I broadly agree. But it's difficult to talk about this subject because of the ambiguities of the lexicon involved. If we're to ask whether we "existed before," it's important to know what, exactly, we mean by that. In other words, we need a clear framework for talking about the nature of the self. Without that framework, our discussions are necessarily clumsy and vague.
I will nevertheless to talk a little bit about what I believe. I believe that there's no meaningful distinction between "me" and "you", when we really get down to it. Sure, it's useful to talk about me being me and you being you, since the world functions more cohesively like that, but there's no physical point at which my consciousness ends and yours begins. There is simply, in each moment, consciousness, existing in different ways, emerging from different places, but ultimately not "in" any physical place. We talk about ourselves experiencing things, but consciousness isn't experienced "by" anyone or anything - it's something that simply is, existing as a consequence of physical states of matter. We talk of our minds as if they were a facet of ourselves, something we exert an ownership over, but we are our minds, which are caused by physical matter, and that physical matter controls us totally - it would be more accurate to say that it owns us.
We talk imprecisely about our own personhood, most of us living under the impression that we are the same person as ten years ago, and will be the same person in ten years' time - we will have changed in some respects, but our identity will remain the same.

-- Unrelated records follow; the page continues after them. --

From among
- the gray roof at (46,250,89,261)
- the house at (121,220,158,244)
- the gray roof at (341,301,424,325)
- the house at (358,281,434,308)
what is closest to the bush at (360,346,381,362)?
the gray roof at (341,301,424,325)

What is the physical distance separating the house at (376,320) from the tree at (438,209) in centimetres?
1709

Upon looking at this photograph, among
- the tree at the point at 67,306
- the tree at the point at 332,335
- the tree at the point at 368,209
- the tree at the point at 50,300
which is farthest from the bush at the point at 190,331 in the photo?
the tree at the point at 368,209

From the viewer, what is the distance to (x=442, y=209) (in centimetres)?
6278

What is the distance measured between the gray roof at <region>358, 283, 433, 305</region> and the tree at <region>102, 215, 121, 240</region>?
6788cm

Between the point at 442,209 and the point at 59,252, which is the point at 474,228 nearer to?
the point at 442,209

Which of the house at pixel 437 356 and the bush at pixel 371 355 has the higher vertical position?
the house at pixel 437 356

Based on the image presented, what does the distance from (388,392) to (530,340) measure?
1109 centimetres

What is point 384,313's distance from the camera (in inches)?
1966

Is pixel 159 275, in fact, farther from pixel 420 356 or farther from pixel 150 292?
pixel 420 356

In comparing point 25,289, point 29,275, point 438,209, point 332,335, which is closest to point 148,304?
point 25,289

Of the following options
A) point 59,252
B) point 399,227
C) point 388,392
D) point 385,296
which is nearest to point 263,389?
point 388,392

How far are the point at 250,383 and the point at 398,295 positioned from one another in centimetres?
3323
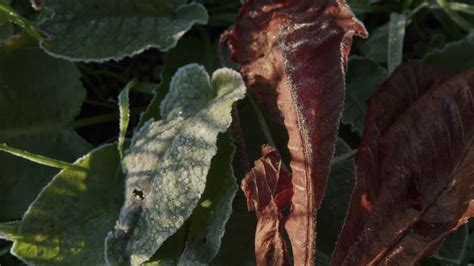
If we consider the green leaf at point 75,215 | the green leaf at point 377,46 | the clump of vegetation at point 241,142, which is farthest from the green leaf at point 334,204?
the green leaf at point 75,215

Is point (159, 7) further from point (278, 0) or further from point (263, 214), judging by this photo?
point (263, 214)

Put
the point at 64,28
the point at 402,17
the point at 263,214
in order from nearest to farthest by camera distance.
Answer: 1. the point at 263,214
2. the point at 64,28
3. the point at 402,17

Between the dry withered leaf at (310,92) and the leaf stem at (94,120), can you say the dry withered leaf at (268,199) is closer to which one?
the dry withered leaf at (310,92)

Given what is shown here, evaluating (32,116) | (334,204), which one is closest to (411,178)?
(334,204)

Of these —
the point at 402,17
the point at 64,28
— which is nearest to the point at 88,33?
the point at 64,28

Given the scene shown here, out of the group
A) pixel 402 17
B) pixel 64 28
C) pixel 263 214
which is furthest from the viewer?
pixel 402 17

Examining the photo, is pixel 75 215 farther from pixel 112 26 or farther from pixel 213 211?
pixel 112 26
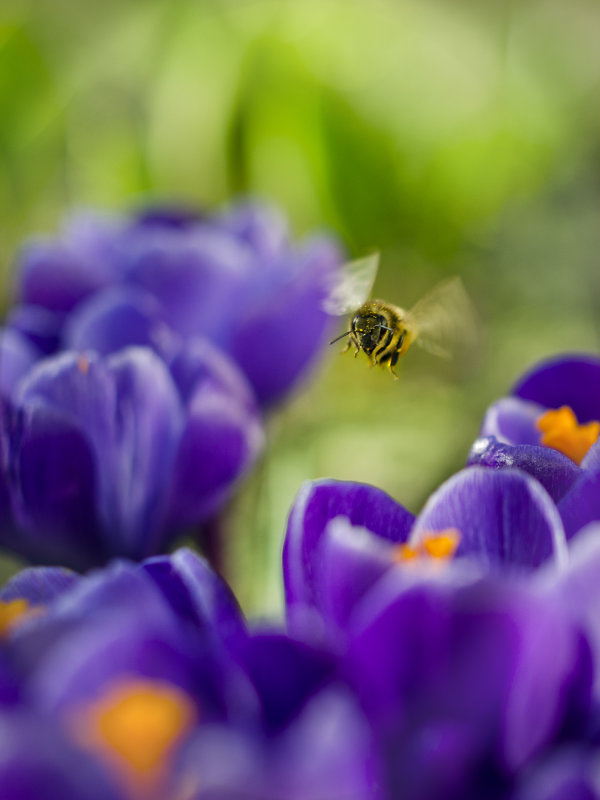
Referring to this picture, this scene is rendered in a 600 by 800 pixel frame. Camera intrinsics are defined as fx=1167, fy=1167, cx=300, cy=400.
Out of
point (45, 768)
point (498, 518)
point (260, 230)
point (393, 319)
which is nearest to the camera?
point (45, 768)

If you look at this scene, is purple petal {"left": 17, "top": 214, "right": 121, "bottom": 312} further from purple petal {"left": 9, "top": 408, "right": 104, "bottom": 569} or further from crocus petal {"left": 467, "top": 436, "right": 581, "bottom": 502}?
crocus petal {"left": 467, "top": 436, "right": 581, "bottom": 502}

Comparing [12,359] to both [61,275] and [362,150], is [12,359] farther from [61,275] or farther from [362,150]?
[362,150]

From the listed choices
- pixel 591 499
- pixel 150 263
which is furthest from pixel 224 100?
pixel 591 499

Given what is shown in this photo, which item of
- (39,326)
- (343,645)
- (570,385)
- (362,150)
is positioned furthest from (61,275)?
(362,150)

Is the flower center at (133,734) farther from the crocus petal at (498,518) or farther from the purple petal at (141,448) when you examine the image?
the purple petal at (141,448)

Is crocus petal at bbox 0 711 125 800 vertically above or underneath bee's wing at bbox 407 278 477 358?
underneath

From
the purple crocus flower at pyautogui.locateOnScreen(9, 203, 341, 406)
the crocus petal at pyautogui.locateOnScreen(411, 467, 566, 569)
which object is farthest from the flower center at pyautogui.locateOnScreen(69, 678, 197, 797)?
the purple crocus flower at pyautogui.locateOnScreen(9, 203, 341, 406)
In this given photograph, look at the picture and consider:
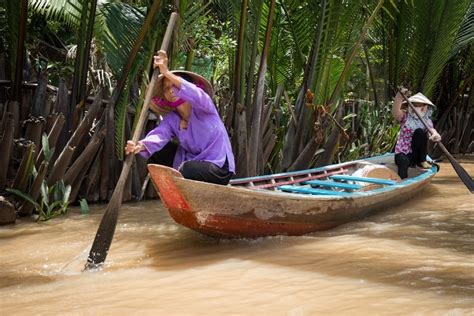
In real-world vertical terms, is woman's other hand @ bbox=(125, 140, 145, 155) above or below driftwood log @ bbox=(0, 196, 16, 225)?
above

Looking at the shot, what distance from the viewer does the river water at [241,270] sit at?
94.4 inches

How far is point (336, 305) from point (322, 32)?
14.2ft

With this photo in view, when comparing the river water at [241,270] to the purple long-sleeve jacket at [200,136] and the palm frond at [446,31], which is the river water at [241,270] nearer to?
the purple long-sleeve jacket at [200,136]

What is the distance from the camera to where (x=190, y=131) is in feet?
12.2

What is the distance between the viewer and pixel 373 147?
8.47m

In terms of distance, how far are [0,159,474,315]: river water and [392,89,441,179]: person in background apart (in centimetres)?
147

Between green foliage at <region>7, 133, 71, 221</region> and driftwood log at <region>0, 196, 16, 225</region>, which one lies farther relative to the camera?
green foliage at <region>7, 133, 71, 221</region>

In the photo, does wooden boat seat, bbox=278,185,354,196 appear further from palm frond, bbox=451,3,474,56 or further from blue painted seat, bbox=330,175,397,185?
palm frond, bbox=451,3,474,56

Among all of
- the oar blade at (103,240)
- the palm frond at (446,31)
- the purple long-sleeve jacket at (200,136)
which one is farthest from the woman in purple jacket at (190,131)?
the palm frond at (446,31)

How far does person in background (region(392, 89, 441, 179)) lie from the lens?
605 centimetres

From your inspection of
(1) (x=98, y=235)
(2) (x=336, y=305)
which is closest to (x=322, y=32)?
(1) (x=98, y=235)

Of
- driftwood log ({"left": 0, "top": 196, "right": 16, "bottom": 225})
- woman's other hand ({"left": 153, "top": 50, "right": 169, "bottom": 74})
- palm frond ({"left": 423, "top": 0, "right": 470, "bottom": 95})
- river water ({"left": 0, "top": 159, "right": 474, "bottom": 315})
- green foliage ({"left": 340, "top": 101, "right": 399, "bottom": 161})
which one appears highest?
palm frond ({"left": 423, "top": 0, "right": 470, "bottom": 95})

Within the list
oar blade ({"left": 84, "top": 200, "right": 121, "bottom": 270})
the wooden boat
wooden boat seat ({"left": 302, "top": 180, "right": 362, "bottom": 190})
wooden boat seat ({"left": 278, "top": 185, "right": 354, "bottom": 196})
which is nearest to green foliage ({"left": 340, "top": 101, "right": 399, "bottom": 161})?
wooden boat seat ({"left": 302, "top": 180, "right": 362, "bottom": 190})

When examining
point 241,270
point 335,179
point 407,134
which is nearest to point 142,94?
point 335,179
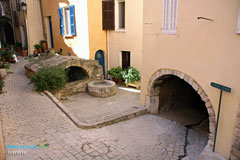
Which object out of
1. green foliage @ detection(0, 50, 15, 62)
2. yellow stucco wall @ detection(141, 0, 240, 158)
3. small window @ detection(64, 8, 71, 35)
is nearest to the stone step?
yellow stucco wall @ detection(141, 0, 240, 158)

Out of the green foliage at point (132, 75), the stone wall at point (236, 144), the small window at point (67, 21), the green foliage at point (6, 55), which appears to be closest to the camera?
the stone wall at point (236, 144)

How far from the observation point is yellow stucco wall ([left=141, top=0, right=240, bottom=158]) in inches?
186

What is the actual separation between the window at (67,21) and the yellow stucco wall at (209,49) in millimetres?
7143

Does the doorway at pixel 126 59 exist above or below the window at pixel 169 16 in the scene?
below

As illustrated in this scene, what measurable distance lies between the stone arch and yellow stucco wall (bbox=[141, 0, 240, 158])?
14 centimetres

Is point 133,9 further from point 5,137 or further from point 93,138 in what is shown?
point 5,137

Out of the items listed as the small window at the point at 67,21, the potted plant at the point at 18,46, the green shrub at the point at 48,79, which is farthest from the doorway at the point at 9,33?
the green shrub at the point at 48,79

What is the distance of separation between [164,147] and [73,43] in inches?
394

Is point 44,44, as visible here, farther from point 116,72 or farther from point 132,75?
point 132,75

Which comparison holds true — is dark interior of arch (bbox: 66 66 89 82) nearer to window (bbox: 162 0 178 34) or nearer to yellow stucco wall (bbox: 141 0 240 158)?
yellow stucco wall (bbox: 141 0 240 158)

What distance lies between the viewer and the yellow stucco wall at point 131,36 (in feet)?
37.2

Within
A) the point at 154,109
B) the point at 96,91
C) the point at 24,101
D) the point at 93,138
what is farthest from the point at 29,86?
the point at 154,109

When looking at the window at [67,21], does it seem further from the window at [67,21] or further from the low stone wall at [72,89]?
the low stone wall at [72,89]

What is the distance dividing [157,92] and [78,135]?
12.7ft
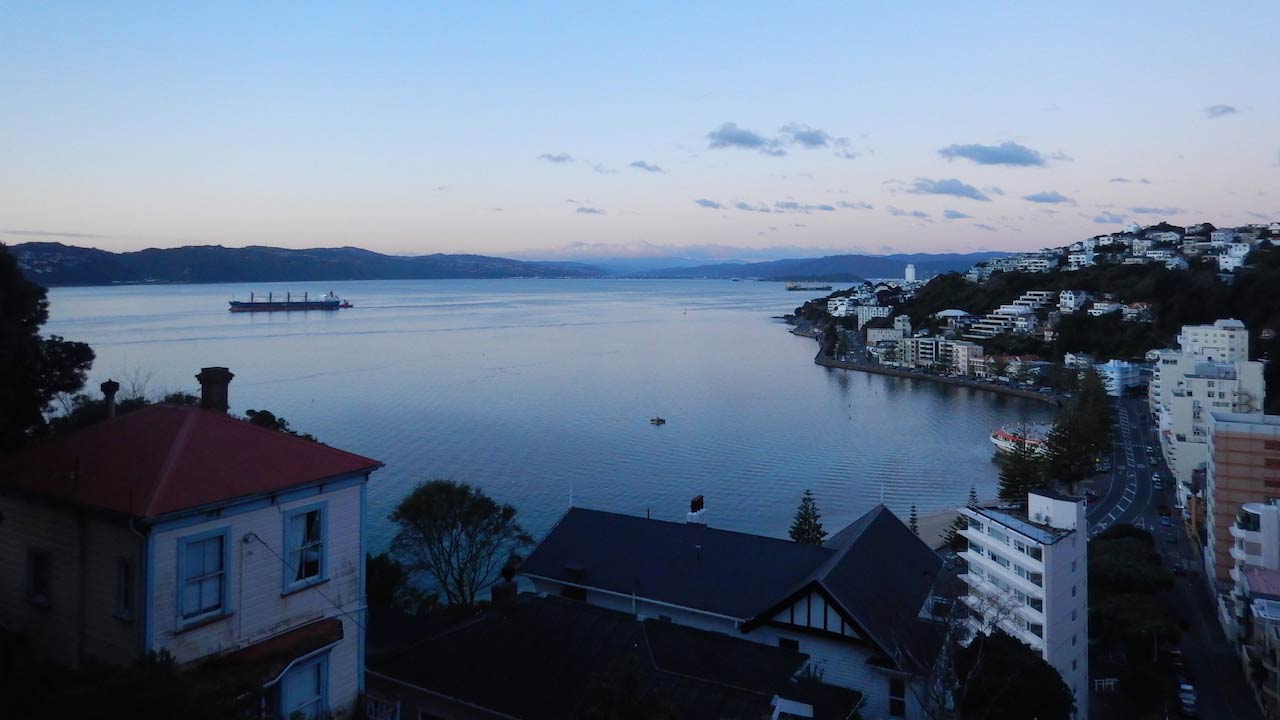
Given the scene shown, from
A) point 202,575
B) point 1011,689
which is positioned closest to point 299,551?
point 202,575

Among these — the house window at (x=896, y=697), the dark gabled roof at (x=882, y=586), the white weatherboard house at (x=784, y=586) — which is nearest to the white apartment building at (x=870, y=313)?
the dark gabled roof at (x=882, y=586)

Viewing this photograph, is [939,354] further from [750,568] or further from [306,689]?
[306,689]

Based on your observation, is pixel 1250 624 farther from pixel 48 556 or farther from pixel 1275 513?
pixel 48 556

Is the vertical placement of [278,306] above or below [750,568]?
A: above

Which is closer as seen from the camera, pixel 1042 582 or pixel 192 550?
pixel 192 550

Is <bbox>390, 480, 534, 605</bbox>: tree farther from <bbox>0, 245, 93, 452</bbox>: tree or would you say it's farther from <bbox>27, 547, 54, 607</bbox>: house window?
<bbox>27, 547, 54, 607</bbox>: house window
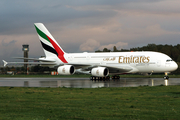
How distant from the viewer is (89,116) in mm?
9820

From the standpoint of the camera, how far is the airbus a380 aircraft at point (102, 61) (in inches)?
1511

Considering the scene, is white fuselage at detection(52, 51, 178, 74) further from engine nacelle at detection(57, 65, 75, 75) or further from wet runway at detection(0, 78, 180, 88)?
engine nacelle at detection(57, 65, 75, 75)

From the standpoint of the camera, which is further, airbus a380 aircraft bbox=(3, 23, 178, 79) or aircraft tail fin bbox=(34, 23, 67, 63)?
aircraft tail fin bbox=(34, 23, 67, 63)

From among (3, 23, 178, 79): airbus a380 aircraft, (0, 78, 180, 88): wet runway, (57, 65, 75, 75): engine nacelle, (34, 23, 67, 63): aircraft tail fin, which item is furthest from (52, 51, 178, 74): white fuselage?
(34, 23, 67, 63): aircraft tail fin

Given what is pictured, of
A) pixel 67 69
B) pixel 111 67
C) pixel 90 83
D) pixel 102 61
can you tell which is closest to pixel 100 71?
pixel 111 67

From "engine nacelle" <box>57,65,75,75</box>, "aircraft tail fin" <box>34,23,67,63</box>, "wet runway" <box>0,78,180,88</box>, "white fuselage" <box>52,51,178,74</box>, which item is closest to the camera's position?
"wet runway" <box>0,78,180,88</box>

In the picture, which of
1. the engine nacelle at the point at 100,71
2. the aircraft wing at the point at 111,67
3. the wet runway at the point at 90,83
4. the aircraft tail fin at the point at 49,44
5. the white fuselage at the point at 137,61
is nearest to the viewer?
the wet runway at the point at 90,83

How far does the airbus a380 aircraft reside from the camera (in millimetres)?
38375

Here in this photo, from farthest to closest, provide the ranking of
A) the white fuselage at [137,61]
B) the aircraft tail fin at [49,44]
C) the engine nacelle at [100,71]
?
the aircraft tail fin at [49,44]
the engine nacelle at [100,71]
the white fuselage at [137,61]

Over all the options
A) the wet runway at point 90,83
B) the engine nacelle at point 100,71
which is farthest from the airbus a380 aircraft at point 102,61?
the wet runway at point 90,83

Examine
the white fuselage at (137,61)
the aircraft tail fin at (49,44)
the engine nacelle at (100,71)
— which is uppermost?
the aircraft tail fin at (49,44)

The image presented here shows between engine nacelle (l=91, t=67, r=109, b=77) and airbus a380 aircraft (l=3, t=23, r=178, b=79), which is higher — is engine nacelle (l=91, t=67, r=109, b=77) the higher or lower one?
the lower one

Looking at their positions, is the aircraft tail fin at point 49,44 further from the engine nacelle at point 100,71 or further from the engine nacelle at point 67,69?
the engine nacelle at point 100,71

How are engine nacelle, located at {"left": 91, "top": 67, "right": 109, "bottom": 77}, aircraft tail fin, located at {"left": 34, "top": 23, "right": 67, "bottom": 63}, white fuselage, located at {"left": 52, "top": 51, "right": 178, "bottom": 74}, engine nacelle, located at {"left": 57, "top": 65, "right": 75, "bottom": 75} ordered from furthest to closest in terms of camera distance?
aircraft tail fin, located at {"left": 34, "top": 23, "right": 67, "bottom": 63} < engine nacelle, located at {"left": 57, "top": 65, "right": 75, "bottom": 75} < engine nacelle, located at {"left": 91, "top": 67, "right": 109, "bottom": 77} < white fuselage, located at {"left": 52, "top": 51, "right": 178, "bottom": 74}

In reality, we don't have any reason to think that's the case. If we built an exact replica of ourselves, we would be two distinct people who merely looked the same and behaved similarly. The same is happening to our bodies, being slowly overwritten over time, being subsumed and taken over by a new identity.
Everyone goes through life so caught up in the notion of the self, but it's likely an illusion. I am as much me as I am you. Two consciousnesses, existing in space-time, disconnected, but not with meaningfully distinct selves.